International efforts to end Afghanistan's violence are complicated because the major players see their interests differently. The U.S. goal is to prevent al-Qaida from regaining its bases in Afghanistan, where it trained militants and plotted the Sept. 11, 2001 attacks in New York and Washington.
Pakistan, with archrival India to the east, believes it needs a friendly government in Afghanistan on its western border, preferably one without close ties to the Indians. For its part, India seeks regional allies and access to oil- and gas-rich central Asia.
As the war enters its ninth year, President Barack Obama is considering whether to focus the fight in Afghanistan against al-Qaida's allies in the Taliban or shift to more missile strikes and special operations raids against al-Qaida in Pakistan, a nuclear-armed country where the terror movement's leadership is believed hiding.

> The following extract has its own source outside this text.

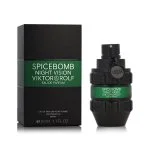 Spicebomb Night Vision Eau de Parfum für Herren 50 ml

Whatever option Obama chooses, the administration must wrestle with the fact that neither Afghanistan nor Pakistan can be secure as long as instability plagues the other. Militants move freely from one country to another, sheltering among the ethnic Pashtun community that lives on both sides of the border.
Pakistani tribesmen loosely allied with the Afghan Taliban have ambushed convoys carrying supplies to NATO forces in Afghanistan. Last spring, Pakistani Taliban moved into a district only 60 miles from the Pakistani capital of Islamabad, raising alarm until Pakistan's military drove them back weeks later.